Sellers asked for more time — sometimes way more
Sellers also used their leverage to draw out transactions or buy more time in their homes (much like in McCorkel’s Christmas case).
Just ask Shmuel Shayowitz, president of Approved Funding — a mortgage lender outside of Teaneck, New Jersey (one of our top 10 best places to retire this year — a spin-off of Money’s annual Best Places to Live list).
“I had a seller ask the buyer to close on the home and allow them to stay there rent-free for 45 days,” Shayowitz says. “I also had a seller who was willing to accept an offer — above the asking price, of course, but it was contingent on no set closing date. The seller would have up to six months to close but could close with as little as 30 days' notice, and the buyers would need to be ready in both extreme instances.”

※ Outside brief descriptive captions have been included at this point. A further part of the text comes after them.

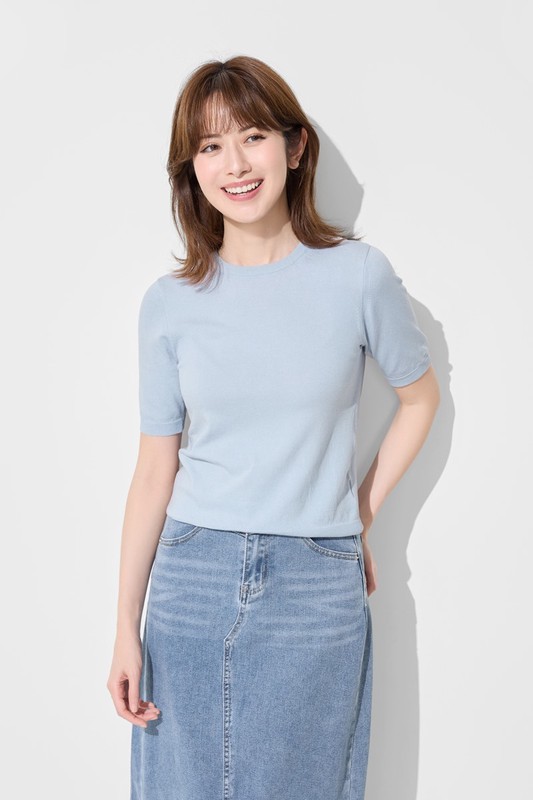 圓領五分袖針織衫-女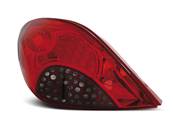 Paire de feux arriere Peugeot 207 06-09 LED rouge fume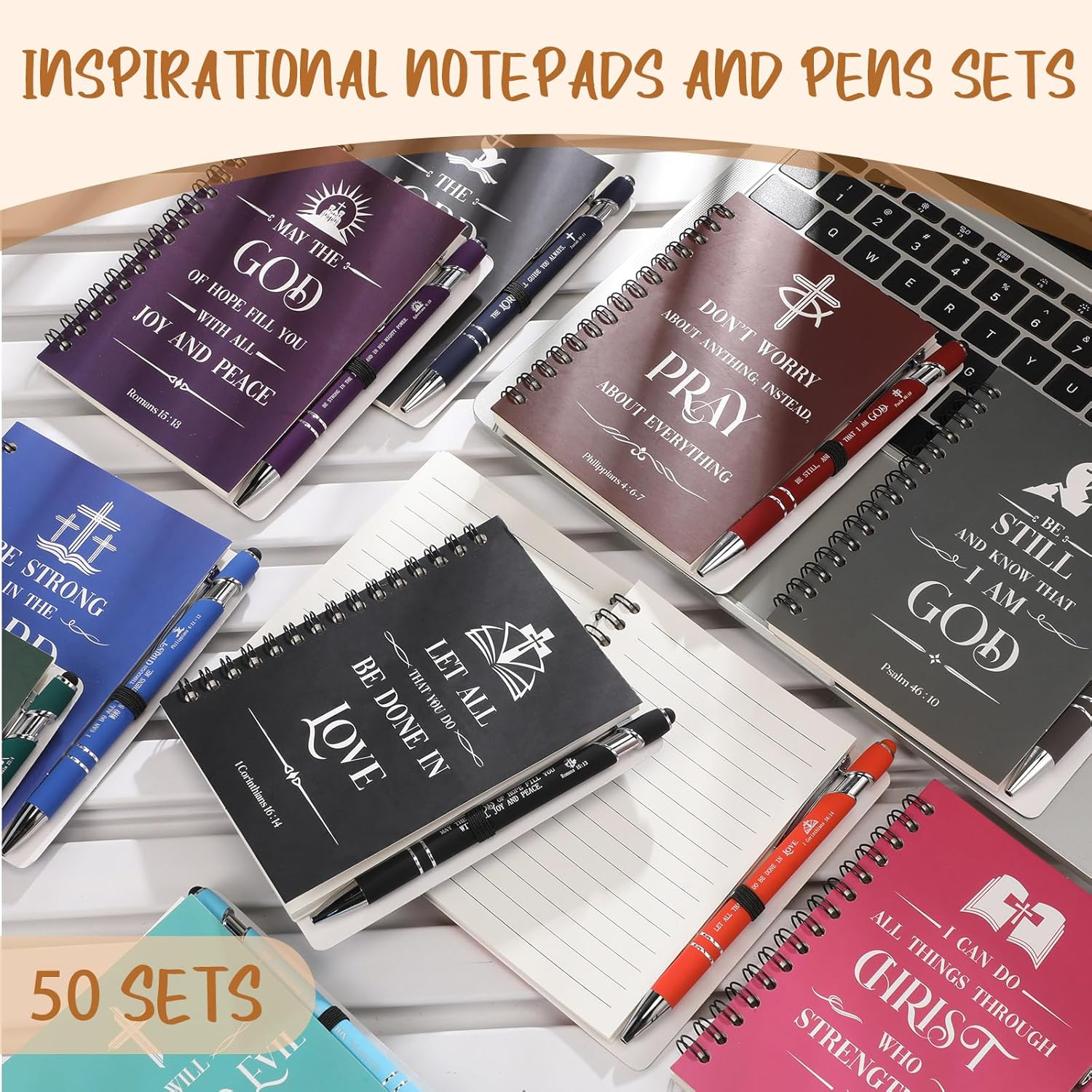 Gueevin Christian Notebook and Pen Set Includes Bible Verse Notepads Metal Pens Black Ink, Christian Quotes Notebook and Ballpoint Pen Bulk Christmas Religious Gift for Women Men (100)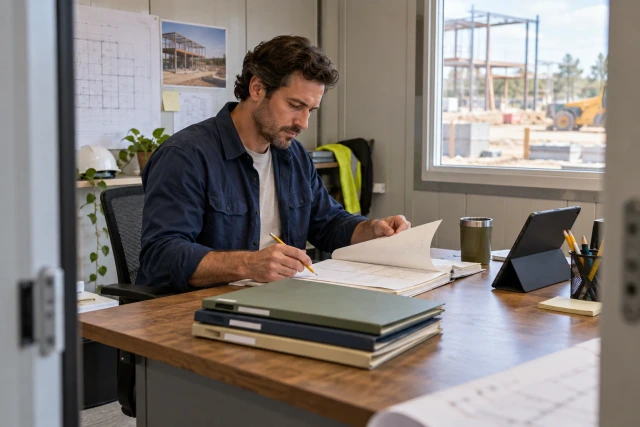 A project manager reconciles an unlettered change-order register and document folders in a site office.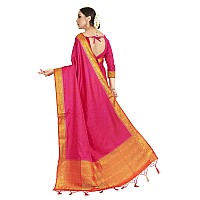 Vardha Womens Banarasi Satin Silk Saree with Unstitched Blouse Piece Zari Woven Work Sarees for Wedding 170 Pink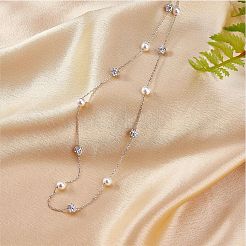スターリングシルバーシェルパールチョーカーネックレス925個  Y字型の長さ調節可能なネックレス、女性へのジュエリーギフト  プラチナ  17-3/4インチ（45cm）&nbsp;JN1094A-1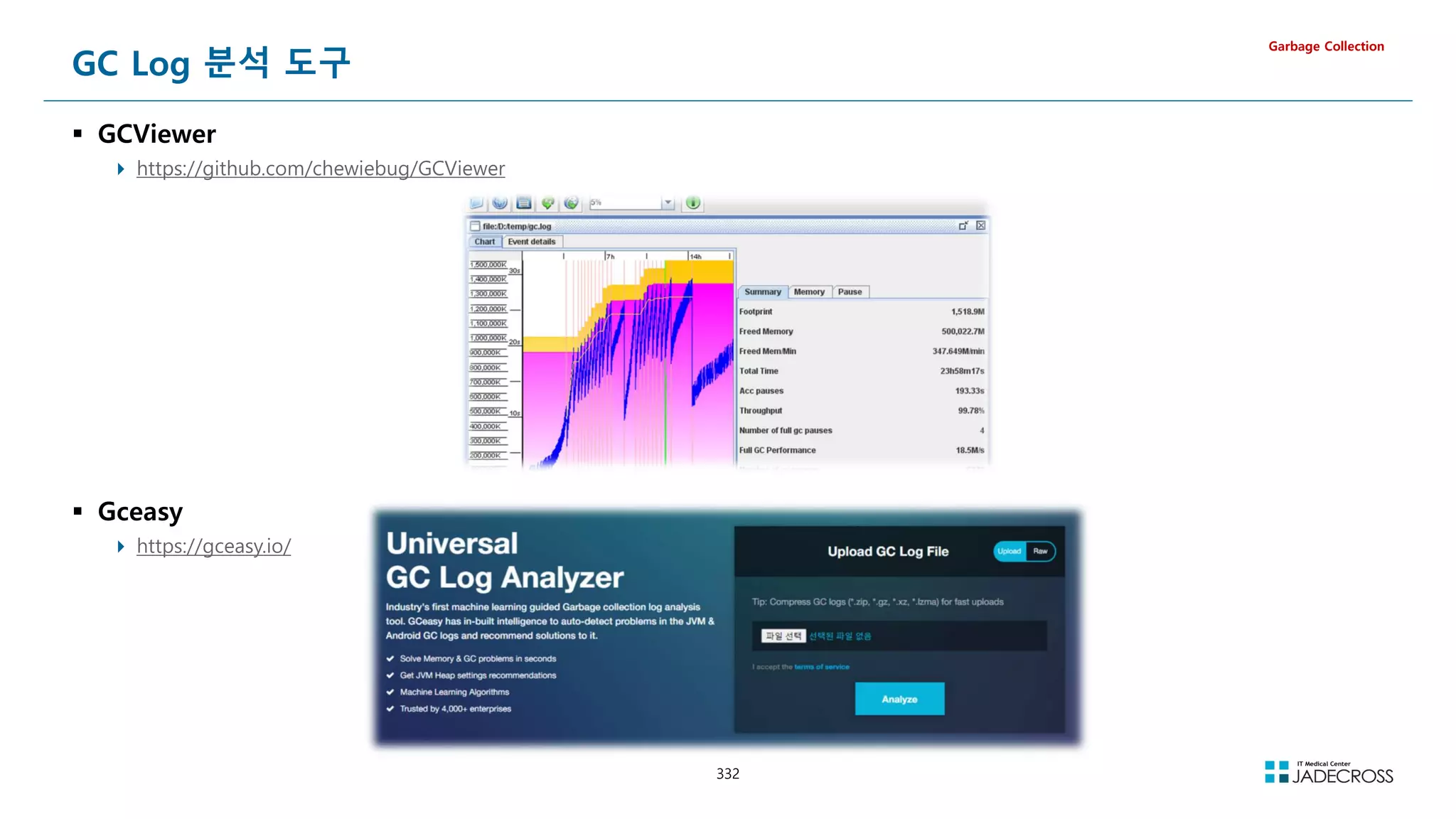 332
GC Log 분석 도구
 GCViewer
 https://github.com/chewiebug/GCViewer
Garbage Collection
 Gceasy
 https://gceasy.io/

Surprisingly, the buyers agreed, and once the sellers were finally ready to close — three months into the contract — it caused a “huge scramble” on the financing side, Shayowitz says.
Will 2022 be as “wild”?
Clearly, sellers had the advantage this year. The question is: Will 2022 be more of the same?
Most forecasts project another strong housing market in the year to come, but sellers may not wield the power they did these last 12 months. Prices are predicted to rise — though at a slower pace than this year, and inventory and construction are expected to increase as well.
For these reasons, Phillips says homeowners need to be cautious about selling their house “based on how they feel about it, instead of market data.”
As he puts it, “No amount of marketing can overcome a grossly overpriced home.”